The Spark

the Voice of
The Communist League of Revolutionary Workers–Internationalist

“The emancipation of the working class will only be achieved by the working class itself.”
— Karl Marx

Exxon Pays a Drop in the Bucket, Then Overturns the Bucket

Jun 30, 2008

Nineteen years after destroying parts of the Alaskan coast with an oil spill, Exxon Mobil got the Supreme Court to drastically reduce the penalty it had to pay.

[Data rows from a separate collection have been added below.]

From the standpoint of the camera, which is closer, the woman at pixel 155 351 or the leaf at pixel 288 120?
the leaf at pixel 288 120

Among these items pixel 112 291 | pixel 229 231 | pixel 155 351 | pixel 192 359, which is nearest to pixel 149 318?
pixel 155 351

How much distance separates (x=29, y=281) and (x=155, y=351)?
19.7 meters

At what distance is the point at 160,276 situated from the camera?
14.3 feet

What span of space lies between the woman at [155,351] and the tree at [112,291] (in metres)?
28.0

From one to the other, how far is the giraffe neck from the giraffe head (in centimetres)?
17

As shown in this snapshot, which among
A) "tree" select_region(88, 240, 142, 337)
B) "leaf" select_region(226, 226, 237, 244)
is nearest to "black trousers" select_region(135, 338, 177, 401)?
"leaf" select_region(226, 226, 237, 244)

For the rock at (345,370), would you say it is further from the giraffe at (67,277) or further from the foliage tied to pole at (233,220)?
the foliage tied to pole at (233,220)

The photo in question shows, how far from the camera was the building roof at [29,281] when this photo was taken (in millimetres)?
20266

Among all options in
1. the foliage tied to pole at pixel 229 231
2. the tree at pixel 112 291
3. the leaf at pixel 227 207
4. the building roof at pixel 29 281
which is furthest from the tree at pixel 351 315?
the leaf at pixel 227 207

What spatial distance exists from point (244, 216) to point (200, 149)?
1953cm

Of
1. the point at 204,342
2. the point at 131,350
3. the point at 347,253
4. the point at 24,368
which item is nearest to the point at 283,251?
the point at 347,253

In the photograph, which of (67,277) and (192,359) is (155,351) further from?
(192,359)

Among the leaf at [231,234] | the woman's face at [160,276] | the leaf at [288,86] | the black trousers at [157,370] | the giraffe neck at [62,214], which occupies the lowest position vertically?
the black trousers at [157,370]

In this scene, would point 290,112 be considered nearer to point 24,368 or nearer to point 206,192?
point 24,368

In 1989, the Exxon Valdez spilled at least eleven million gallons of crude oil into the pristine waters of Prince William Sound. The company’s representative immediately promised “If you can show you have a loss as a result of this spill, we will compensate it.” About 34,000 Alaskan, especially fishermen, got compensation from Exxon–about $15,000 each–less than a year’s wage. That is all they got although their livelihoods were permanently ruined. To this day, marine experts don’t agree about how long it will take for the shoreline to be restored.

Alaskans from Prince William Sound then brought a law suit for punitive damages against Exxon, winning a five billion dollar award from a jury in 1994. Exxon immediately appealed and got the appeals court to cut that punitive award in half. But the courts weren’t done screwing Exxon’s victims.

The Supreme Court has now stepped up to cut that lower punitive amount to only five hundred million dollars, equal to about another $15,000 to each of the original victims.

As one Alaskan fisherman put it, “This [ruling] is a knife in the gut.”

And what is five hundred million dollars to a corporation that made 40 billion dollars in PROFIT last year? That’s one and a quarter% of one year’s profit for Exxon.

The U.S. justice system came through–for its friends who own corporate America.